Today is a significant day for me.  See, 4 years ago, this day, I sat alone with God and wrote my heart out in a journal.  It would be the eve of my stroke, but obviously I didn't know that at the time. 

"The next time I would return to that journal would be post stroke, post hospital stay, post realizing I had a brush with death.   I could not even face what I wrote on the eve of my stroke for weeks.  I knew.  I knew that I had wanted to die but GOD had allowed me to live."   Expert from blog listed below. 

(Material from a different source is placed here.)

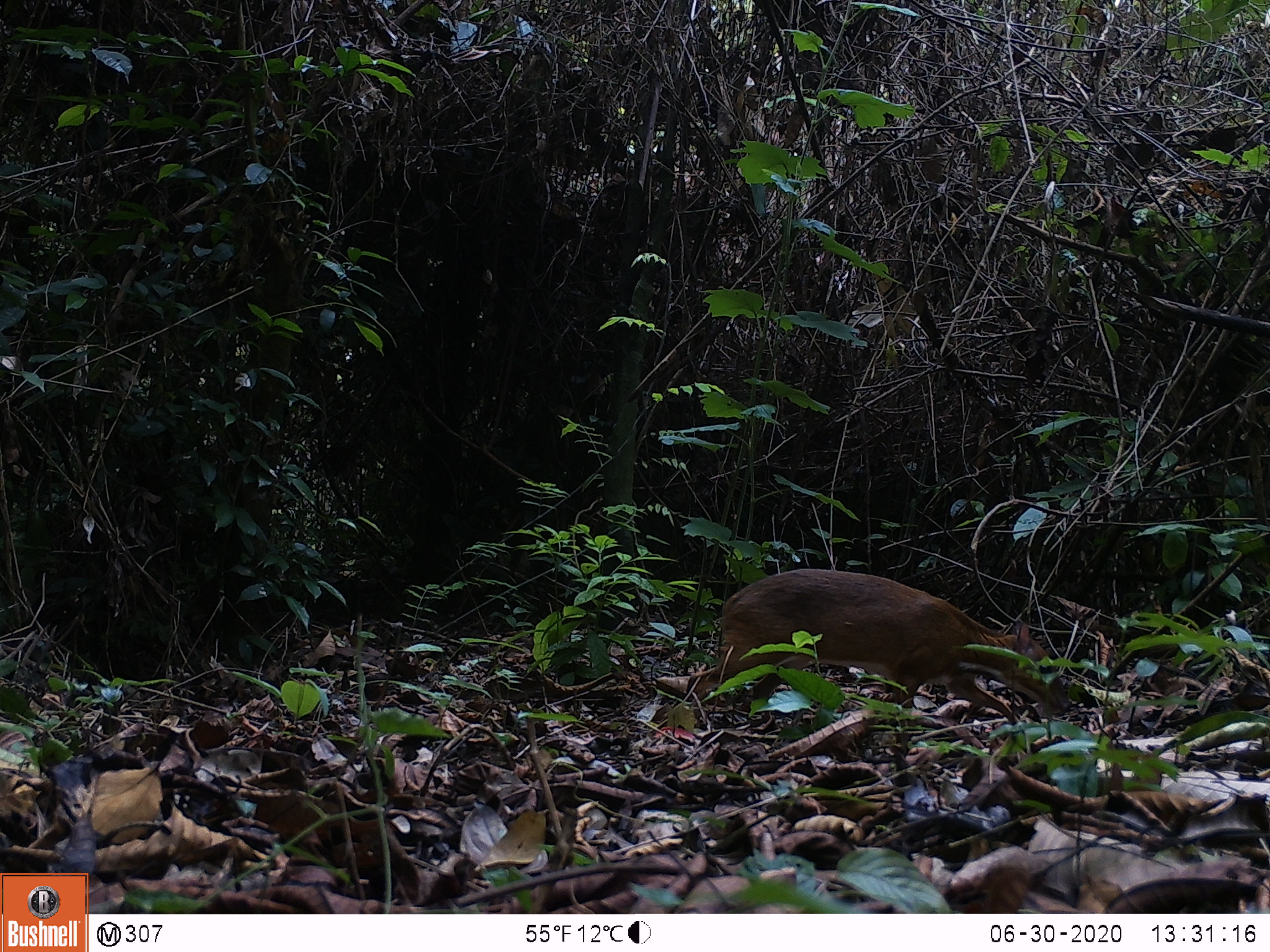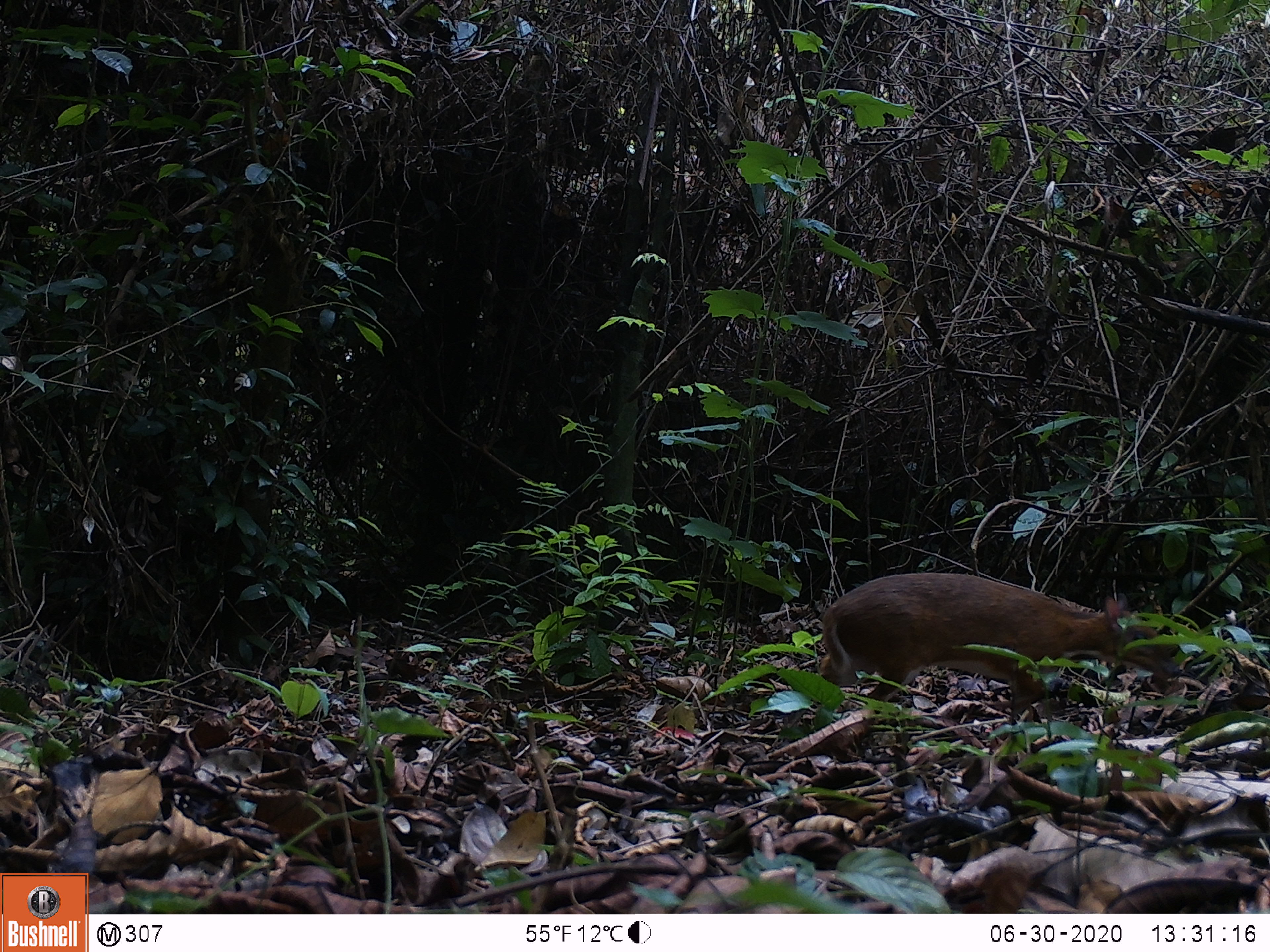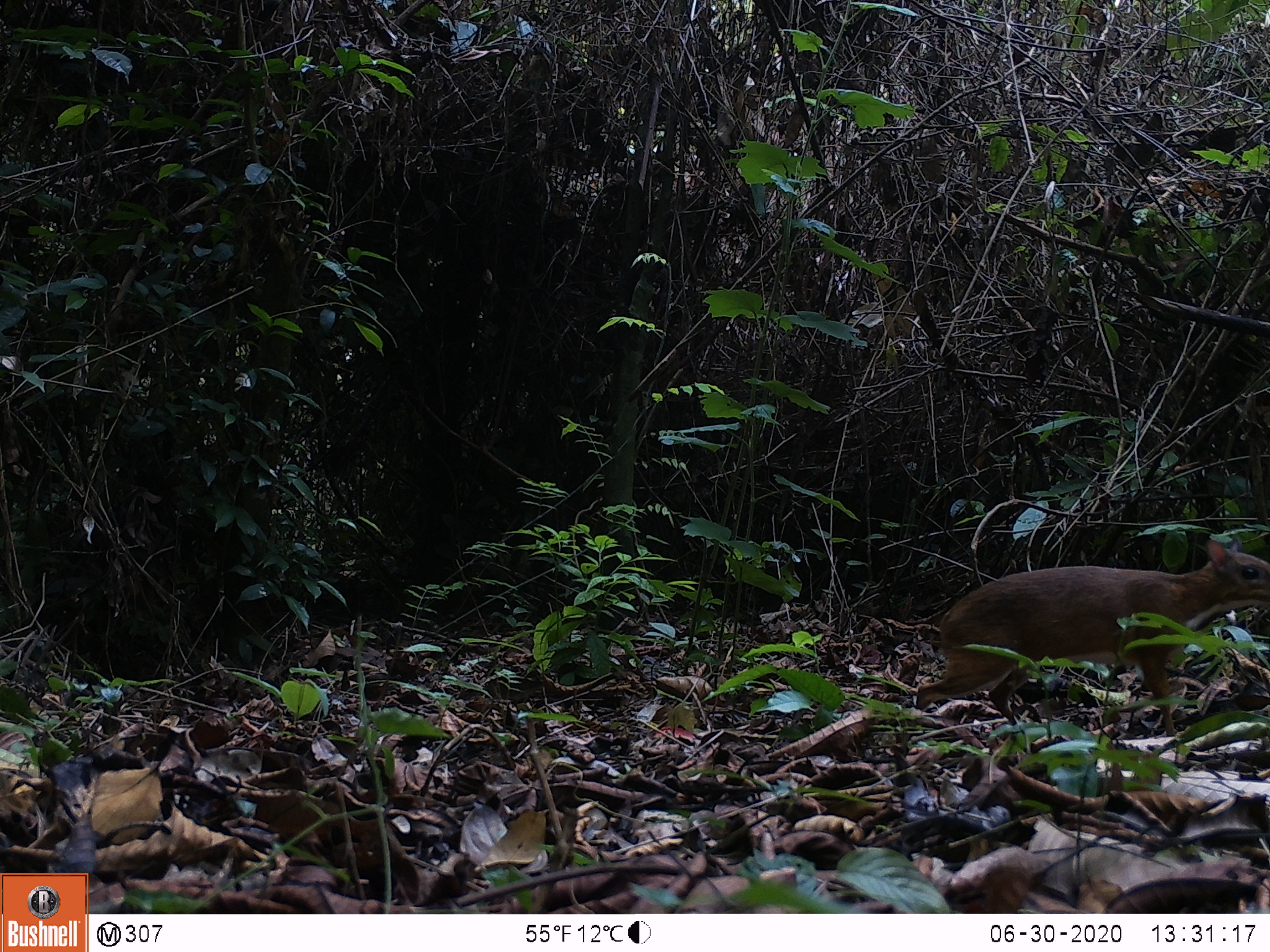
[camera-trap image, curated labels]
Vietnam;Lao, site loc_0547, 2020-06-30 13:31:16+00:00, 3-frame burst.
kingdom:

It's long, but it's a story that I hope those that love me will take the time to read. Especially those new to my life.  Honestly, it has made me who I am today. 

This was written 3 years ago on the 1 year anniversary of my 1st stroke.  

Click here-The HEART of it~10/28/2009


We were posing and the guys thought it would be funny to tip the pew!
So "MY" family!


 

Update 2012
***10/27 which would be the eve of my stroke and significant for me because it's when I wrote my journal entry. 
I am sitting here preparing for the rivalry Florida Georgia Game today. Our family is gathering. My son-in-love is smoking meat and all of my family will be there; extended in-laws and friends as well. I can't help thinking how RICH my life is. I have a brand new precious grand-daughter.  We are foster parents to a 3 year old blessing. We are second-grandparents to 2 precious joys with another on the way. Our son is growing into a man. Our lives are blessed! I have since had another stroke that did leave me with some health problems that I have battled.  I am fighting the "thorn in my flesh" , of depression with suicidal ideation, with medication and the WORD OF GOD! It has not been an easy journey. It is a journey, though, that I thank God every day that I get to make! 

Looking at this image I think, I would have never seen my daughter marry. I would have never seen ANY of these babies had God given me my way. The truth is, I didn't WANT to die. I suffer from an illness.  It's a battle that I fight.  Though I do not have to fight alone...look at the good things the Lord has done!